- Opening Delimiter -
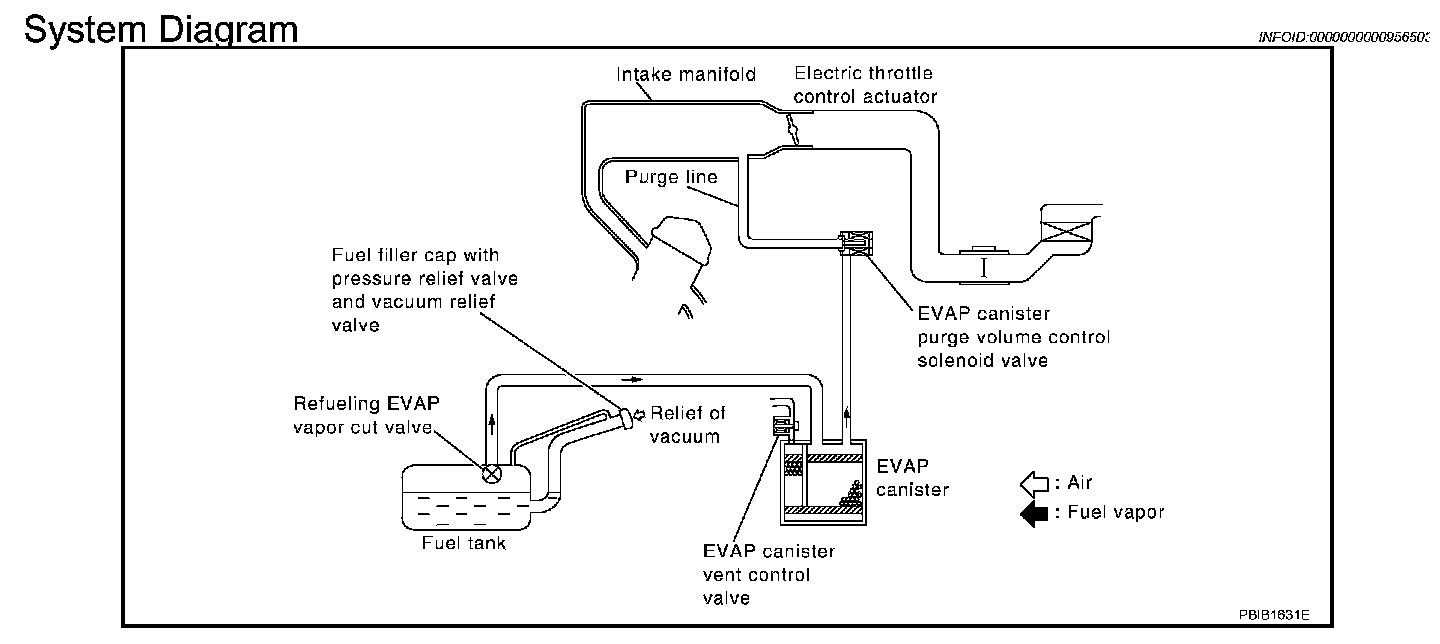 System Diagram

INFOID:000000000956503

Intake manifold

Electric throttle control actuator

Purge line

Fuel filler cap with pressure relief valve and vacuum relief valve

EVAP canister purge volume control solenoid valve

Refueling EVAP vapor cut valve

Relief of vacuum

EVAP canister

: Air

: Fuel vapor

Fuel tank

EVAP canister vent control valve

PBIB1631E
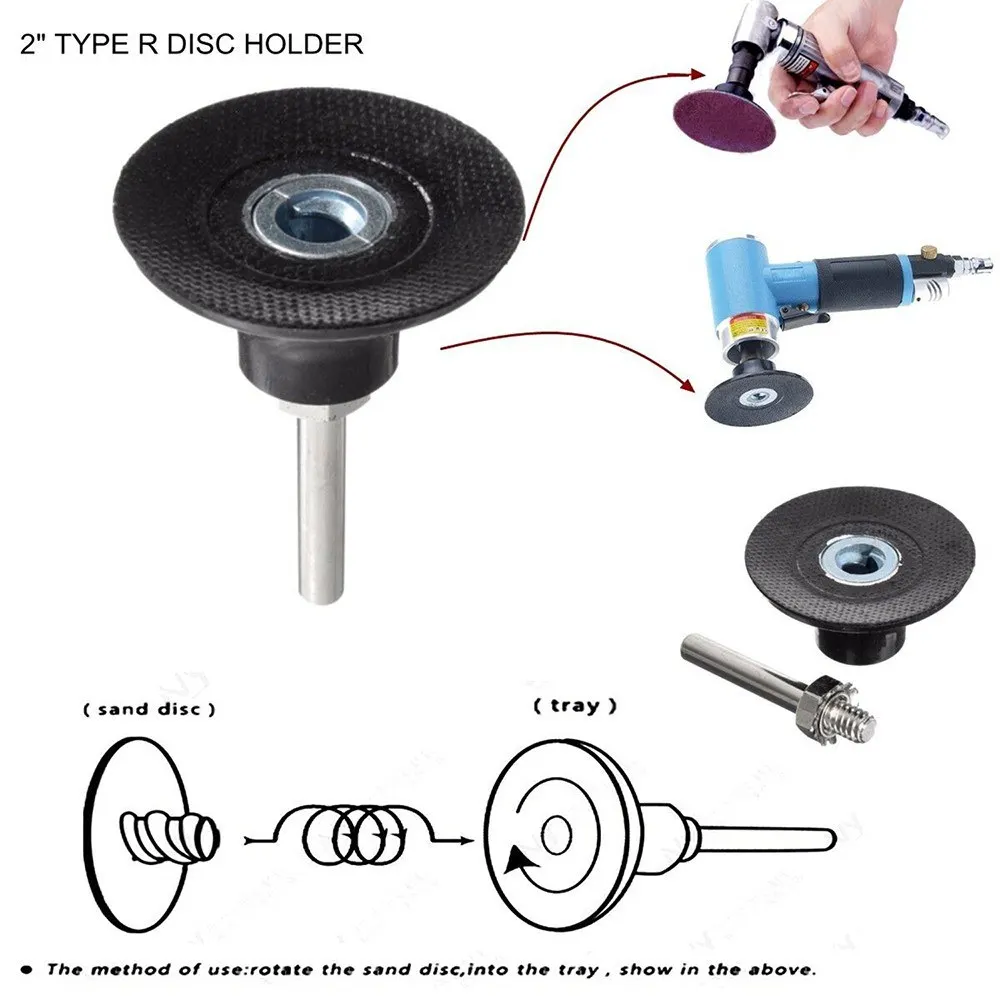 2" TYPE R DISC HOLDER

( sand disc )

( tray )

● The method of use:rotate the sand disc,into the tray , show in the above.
- Closing Delimiter -
:: EXERCISE BRIEF ::
Leave out the pictures and retype every line above exactly.

:: EXERCISE RESPONSE ::
 System Diagram

INFOID:000000000956503

Intake manifold

Electric throttle control actuator

Purge line

Fuel filler cap with pressure relief valve and vacuum relief valve

EVAP canister purge volume control solenoid valve

Refueling EVAP vapor cut valve

Relief of vacuum

EVAP canister

: Air

: Fuel vapor

Fuel tank

EVAP canister vent control valve

PBIB1631E
 2" TYPE R DISC HOLDER

( sand disc )

( tray )

● The method of use:rotate the sand disc,into the tray , show in the above.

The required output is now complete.